Today, the title Immaculate would express most aptly the rich content of the mystery of Mary, both as predestined to the divine and spiritual maternity of the ‘seed’ (Gen 3:15) and of ‘her offspring’ (Rev 12:17), ‘in one and the same decree’ with the Word Incarnate (bull Ineffabilis Deus); and as preredeemed, without stain, opposed to sin, victorious adversary of the ‘serpent’ (Gen 3:15) and ‘dragon’ (Rev 12:3); and as ‘full of grace’ (Lk 1:28) and ‘clothed with the sun’ (Rev 12:1), filled within, that is, and invested without, by all the graces of the Holy Spirit she received for herself and for others, so as to be, in the terminology of Greek Orthodox theology the ‘icon of the Holy Spirit.’
The conception without original sin, the divine maternity, the perpetual virginity, the mediation and co-redemption, the assumption into heaven, the universal queenship, permit us to behold Mary truly ‘full of grace’ and ‘clothed with the sun’ for herself and for us, the channel of grace in unique relation to the Most Holy Trinity, a relation appropriated to the Holy Spirit who rendered her Mother of the Word, according to the design of the Father.

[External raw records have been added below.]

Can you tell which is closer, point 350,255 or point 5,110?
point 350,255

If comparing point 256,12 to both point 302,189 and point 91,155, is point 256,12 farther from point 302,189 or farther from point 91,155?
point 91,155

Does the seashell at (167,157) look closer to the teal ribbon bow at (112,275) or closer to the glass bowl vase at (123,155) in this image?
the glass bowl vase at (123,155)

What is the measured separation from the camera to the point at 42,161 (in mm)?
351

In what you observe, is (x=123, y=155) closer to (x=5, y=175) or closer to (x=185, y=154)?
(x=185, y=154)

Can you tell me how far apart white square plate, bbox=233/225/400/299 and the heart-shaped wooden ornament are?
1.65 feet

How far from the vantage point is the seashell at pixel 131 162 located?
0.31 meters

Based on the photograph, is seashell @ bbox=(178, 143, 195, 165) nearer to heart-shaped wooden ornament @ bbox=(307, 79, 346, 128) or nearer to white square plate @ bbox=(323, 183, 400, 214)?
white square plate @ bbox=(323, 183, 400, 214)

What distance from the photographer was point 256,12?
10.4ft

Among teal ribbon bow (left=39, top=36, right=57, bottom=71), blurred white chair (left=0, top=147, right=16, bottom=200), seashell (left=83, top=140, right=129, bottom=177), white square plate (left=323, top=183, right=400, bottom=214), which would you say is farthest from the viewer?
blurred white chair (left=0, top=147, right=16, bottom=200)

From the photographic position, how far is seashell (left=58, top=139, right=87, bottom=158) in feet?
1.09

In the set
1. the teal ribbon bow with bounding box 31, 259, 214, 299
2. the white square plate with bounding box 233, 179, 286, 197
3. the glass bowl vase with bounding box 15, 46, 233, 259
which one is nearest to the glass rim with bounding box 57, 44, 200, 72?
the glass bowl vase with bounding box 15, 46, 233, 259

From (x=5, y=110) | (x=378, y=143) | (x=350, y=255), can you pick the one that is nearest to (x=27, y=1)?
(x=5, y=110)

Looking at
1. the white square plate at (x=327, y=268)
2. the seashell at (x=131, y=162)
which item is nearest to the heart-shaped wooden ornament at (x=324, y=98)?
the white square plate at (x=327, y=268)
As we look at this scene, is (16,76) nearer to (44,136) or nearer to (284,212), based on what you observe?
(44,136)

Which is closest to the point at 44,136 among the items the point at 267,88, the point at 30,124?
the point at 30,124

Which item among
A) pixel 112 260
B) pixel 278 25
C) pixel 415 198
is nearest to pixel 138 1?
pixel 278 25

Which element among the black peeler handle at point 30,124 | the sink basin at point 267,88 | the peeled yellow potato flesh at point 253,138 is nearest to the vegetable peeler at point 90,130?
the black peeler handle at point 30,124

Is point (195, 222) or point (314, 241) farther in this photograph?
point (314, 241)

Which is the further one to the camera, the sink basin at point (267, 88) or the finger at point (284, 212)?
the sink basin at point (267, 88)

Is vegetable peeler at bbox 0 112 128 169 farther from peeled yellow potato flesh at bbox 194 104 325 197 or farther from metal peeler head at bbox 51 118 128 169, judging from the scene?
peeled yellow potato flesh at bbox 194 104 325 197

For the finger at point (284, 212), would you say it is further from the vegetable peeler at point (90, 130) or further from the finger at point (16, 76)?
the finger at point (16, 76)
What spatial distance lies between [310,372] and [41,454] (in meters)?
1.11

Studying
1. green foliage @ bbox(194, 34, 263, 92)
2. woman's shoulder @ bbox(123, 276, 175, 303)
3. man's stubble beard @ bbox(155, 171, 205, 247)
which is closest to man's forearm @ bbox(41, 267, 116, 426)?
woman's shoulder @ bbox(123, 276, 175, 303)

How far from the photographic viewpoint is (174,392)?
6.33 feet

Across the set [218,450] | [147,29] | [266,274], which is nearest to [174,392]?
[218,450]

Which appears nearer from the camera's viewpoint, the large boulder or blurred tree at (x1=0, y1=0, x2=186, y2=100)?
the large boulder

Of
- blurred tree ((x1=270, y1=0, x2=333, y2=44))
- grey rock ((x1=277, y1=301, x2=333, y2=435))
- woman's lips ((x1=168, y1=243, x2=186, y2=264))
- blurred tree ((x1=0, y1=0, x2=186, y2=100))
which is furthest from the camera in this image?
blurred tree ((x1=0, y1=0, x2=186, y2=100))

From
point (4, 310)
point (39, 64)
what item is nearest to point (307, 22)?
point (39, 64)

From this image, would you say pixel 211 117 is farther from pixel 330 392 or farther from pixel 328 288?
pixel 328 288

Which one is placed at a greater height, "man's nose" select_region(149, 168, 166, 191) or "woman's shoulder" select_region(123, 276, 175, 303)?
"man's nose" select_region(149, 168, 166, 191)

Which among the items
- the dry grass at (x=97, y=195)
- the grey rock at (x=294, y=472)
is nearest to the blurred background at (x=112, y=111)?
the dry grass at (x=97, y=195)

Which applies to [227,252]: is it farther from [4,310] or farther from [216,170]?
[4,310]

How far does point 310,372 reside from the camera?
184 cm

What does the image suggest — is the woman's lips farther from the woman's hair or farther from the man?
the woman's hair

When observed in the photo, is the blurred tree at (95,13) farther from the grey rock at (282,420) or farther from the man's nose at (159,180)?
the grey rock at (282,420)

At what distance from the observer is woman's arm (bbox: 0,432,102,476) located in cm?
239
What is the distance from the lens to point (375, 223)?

The title Immaculate, today, in itself, is the one term giving precise expression to that singular thread that begins with Genesis and concludes in Revelation, making of the mystery of Mary a kind of intertestamental synthesis, a revelation of the entire creative and redemptive plan of God. It has been written very fittingly that the ‘Immaculate is that beginning which anticipates in itself its end’, a synthesis of past and future, alpha and omega, as it were, of the whole mystery of Mary, resting on the mystery of the Trinity, incorporated into the mystery of Christ, prolonged and completed in the mystery of the Church. From her conception, from her origin, in fact, the immaculate is the ‘woman’ presented and proclaimed by God Himself to be without stain, opposed to the serpent (Gen 3:15). She is the ‘woman’ ever ‘virgin’ (Is 7:14) and ‘full of grace’ (Lk 1:28). She is the Mother of the ‘Son of the Most High’ (Lk 1:32), the ‘Mother of Jesus’ (Jn 2:1.3) and of redeemed humanity (Jn 19:25-27). She is the Queen ‘enthroned’ at the right hand of the Son (Ps 44[45]:10), maternal sovereign of grace in the highest heavens.
In the Immaculate, we truly have the ‘recreation’ of the original human nature, all grace without shadow of sin, ‘fullness of innocence and holiness’, according to the bull Ineffabilis Deus; we have the perfect redemption, because she was redeemed ‘in a more perfect way’, this bull continues; we have the fulfillment of the Church—‘the Virgin made Church’, according to the suggestive phrase used by St. Francis of Assisi which prolongs in time, to the end of time (the eschaton), the virginal maternity of Mary, modeling itself on hers and realizing itself in her, as Spouse of the Word Incarnate and Mother of the redeemed.”
Stefano M. Manelli, FI in All Generations Shall Call Me Blessed: Biblical Mariology.